Sixteen years later, I’m doing some work for the same company. And while a lot of the industry has move on (or was that gone ‘round in circles?) they’re still developing the same software all written in assembler and their proprietary development languages. They do great business selling software for 7-digit figures whilst competing with the likes of IBM, CA, etc. The proprietary language they use – all written in assembler remember – runs on Windows, Linux, OS/2 and zOS and has many of the features that “modern” languages have: dynamic dispatch, loose typing, etc. Not bad for a company with three people, doing it all The Wrong Way™.

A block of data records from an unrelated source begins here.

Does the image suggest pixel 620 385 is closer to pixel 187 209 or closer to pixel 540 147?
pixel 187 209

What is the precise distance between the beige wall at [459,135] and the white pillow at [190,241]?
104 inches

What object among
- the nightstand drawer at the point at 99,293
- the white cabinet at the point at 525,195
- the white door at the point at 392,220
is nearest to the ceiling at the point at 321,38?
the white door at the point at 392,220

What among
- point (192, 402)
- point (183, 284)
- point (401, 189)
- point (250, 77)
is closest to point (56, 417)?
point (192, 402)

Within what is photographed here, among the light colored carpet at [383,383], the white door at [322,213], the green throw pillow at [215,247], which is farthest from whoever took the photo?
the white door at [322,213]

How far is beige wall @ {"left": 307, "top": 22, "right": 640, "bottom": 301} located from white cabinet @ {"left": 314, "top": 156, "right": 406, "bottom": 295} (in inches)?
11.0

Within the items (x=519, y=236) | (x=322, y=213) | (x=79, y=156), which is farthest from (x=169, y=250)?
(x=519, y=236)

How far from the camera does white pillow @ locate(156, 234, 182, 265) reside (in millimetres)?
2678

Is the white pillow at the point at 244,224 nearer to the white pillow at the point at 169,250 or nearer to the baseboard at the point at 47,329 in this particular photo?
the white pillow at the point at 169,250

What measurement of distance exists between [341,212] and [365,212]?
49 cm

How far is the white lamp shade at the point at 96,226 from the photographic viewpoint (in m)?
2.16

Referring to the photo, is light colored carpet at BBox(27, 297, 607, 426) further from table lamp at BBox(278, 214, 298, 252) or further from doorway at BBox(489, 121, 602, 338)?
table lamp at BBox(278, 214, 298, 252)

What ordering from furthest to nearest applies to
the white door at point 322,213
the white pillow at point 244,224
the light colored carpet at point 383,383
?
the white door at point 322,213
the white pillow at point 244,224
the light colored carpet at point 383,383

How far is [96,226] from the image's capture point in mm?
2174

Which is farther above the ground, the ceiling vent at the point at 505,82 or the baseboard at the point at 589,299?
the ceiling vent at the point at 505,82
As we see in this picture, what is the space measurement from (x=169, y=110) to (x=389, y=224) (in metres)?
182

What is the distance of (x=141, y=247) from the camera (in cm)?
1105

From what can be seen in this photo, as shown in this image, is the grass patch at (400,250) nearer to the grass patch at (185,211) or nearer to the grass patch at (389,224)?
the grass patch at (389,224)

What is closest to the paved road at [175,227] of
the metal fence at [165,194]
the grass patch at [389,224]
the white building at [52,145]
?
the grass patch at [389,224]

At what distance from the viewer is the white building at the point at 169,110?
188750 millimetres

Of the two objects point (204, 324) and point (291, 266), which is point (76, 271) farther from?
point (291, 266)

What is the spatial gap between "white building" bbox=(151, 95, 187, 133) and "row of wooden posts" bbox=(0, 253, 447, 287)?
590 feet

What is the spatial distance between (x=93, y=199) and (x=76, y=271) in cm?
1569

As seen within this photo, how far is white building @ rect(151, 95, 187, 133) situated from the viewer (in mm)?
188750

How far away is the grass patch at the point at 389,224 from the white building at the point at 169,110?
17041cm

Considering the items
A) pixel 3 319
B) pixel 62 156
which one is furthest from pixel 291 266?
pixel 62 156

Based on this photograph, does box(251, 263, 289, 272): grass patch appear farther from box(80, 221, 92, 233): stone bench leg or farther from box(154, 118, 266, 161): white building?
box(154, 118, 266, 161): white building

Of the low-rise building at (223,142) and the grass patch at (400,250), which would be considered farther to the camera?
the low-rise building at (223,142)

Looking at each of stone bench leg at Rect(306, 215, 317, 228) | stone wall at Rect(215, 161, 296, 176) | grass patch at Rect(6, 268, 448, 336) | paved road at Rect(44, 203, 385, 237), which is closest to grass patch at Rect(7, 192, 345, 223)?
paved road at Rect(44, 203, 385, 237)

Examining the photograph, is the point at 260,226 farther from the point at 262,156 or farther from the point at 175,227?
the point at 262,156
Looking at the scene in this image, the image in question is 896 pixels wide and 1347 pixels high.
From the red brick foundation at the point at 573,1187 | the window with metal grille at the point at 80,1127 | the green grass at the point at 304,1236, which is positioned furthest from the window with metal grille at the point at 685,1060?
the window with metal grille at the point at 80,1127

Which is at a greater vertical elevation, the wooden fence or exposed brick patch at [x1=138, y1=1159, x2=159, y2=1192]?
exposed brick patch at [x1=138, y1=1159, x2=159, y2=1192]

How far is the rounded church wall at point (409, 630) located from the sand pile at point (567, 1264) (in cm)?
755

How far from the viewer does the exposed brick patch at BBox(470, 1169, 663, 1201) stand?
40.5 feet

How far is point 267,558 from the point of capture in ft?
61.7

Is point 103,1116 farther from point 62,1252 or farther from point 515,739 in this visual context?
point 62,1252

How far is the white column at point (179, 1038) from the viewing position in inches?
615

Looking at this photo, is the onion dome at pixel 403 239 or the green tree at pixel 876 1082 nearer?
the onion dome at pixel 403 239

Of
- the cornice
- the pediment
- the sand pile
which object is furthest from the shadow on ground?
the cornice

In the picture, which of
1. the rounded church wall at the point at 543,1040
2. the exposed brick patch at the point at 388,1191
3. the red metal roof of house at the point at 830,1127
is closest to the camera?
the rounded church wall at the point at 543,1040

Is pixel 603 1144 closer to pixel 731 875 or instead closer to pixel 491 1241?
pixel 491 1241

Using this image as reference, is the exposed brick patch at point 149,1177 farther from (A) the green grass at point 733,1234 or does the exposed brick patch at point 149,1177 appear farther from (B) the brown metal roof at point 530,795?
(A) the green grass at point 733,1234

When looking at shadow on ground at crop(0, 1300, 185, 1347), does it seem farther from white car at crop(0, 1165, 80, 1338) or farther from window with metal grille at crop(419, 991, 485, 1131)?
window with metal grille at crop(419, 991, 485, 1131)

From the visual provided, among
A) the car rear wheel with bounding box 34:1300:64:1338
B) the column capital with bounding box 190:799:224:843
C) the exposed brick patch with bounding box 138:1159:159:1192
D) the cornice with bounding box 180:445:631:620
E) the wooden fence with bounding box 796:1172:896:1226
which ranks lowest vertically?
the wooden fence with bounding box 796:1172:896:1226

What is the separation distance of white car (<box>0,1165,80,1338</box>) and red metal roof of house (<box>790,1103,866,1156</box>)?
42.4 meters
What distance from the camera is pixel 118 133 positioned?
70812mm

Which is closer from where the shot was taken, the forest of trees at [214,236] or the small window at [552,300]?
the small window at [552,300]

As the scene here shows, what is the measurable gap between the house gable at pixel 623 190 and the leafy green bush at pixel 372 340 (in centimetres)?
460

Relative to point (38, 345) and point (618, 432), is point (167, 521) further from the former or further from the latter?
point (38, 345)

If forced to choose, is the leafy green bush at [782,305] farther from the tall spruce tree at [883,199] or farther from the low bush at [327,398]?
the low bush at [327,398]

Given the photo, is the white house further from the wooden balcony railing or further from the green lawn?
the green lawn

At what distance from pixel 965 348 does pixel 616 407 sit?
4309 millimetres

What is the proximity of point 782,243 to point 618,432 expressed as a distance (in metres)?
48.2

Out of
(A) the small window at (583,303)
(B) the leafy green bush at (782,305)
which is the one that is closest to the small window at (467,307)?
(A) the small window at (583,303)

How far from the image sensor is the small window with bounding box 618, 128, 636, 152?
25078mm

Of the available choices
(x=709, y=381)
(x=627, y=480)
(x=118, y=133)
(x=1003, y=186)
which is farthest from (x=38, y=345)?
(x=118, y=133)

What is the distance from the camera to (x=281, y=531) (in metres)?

My job has been two-fold: write some DHTML and JavaScript communicating back and forth with a web server written in the proprietary language; and add some new features to said language. And, all-in-all it’s been pretty good fun. The DHTML and JavaScript stuff is easy peasy (like we need an acronym for this stuff, sheesh!) and getting back into assembler programming after all these years of Java has been downright good geeky fun. That is of course until something goes wrong.

JavaScript debugging is still a bit lame, even with the Mozilla plugin but that’s easy enough to fix with a few carefully placed calls to alert(). The biggest issue with JavaScript unfortunately is the difference in browser behaviour, especially with respect to keyboard events and XMLHttpRequest. No matter though, we overcame those issues pretty easily and moved on to other things: adding new features to the proprietary language.

It’s probably been 10+ years since I did any assembler programming and I feel it; I’ve become soft. I make my changes and run the application. It touches a bit of memory it shouldn’t and BOOM, memory violation. Right. Register dump. Ick! I remember those. Urgh. Start up the debugger – gdb – and let’s try that again. BOOM. This time though we’re inside gdb so I can start poking around. Right. Where are we? Hmm…let’s look at where eip points – linux on pentium hardware. Ok, where is that relative to the load-point for the module. Ok, <snip>

My forensic skills have become soft. I’ve become too accustomed to exception handling, stack traces, automatic buffer overrun detection, garbage collection, no pointer arithmetic; unlimited numbers of variables, no little- vs. big-endian issues, etc. No peeking into memory to see what the processor stack might look like anymore. Instead, just look at the line numbers and there’s most of what you need to know already in front you.

I’m not complaining mind you– like not needing to think so hard about debugging – but it is interesting to see how my skills have changed over the years and how my current development ideas (and ideology?) have been shaped (for better or for worse) by having a knowledge of the underlying execution architecture. Forget 80x86 or System/370 processors, these days Java, .Net (and no doubt countless others) are built on _virtual machines_ with their own instruction sets, stacks, etc. How many developers actually understand the workings of the underlying VM? How much does a developer gain (or lose) by having this understanding?

Update (23rd August 2005)

Just to show you how soft I’m getting, I changed the design to one that didn’t involve me needing to use gdb LOL.